The online component is provided by Modern Collegiate Partners (MCP)/Rouxbe and the in-person component will take place in the Gainesville Working Food Kitchen and the Orlando Pathlight Kitchen. This course will be 16 weeks long and include externship placement at the conclusion of the course. Graduates will also be eligible to take the American Culinary Federation National exam within 3 months upon program completion.
Modern Collegiate Partners launched the Rouxbe program in 2018 and as institutional partners began to offer it, the landscape of culinary education began to change. No longer was it required to invest over $30,000 in tuition plus living expenses in the cities that offer the courses. This program provides an affordable alternative and is equal to the rigor in curriculum quality to the top culinary schools in the country. It is recognized by The American Culinary Federation Education Foundation as a “Quality Program,” a distinction only given to programs that meet specific culinary education requirements. The blended curriculum and approach to training keeps tuition much lower than brick and mortar culinary schools and allows students to complete the program in a shorter period.

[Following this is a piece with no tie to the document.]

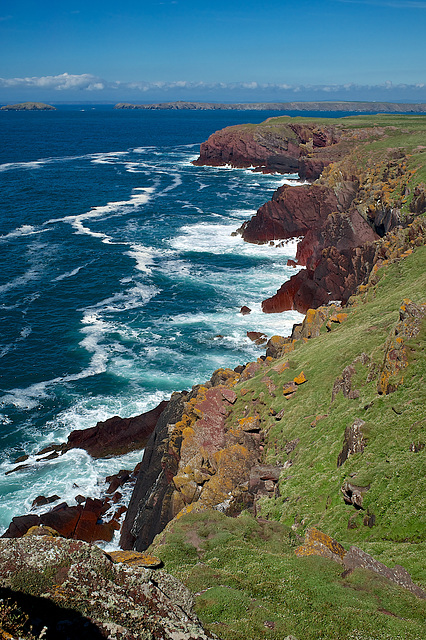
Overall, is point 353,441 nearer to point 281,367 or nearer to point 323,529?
point 323,529

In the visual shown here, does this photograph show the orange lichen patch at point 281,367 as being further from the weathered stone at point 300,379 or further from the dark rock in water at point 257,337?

This dynamic program is only possible through dedicated collaboration by a diverse range of community partners. The commercial kitchen space will be provided by Working Food and Pathlight Kitchen. Externship opportunities are being established with local restaurants and chefs who stand to benefit from helping prospective employees undergo this rigorous training. Organizations that have experience connecting individuals to workforce development opportunities will assist with recruitment for the program, focusing on recruiting individuals from underserved and underemployed populations.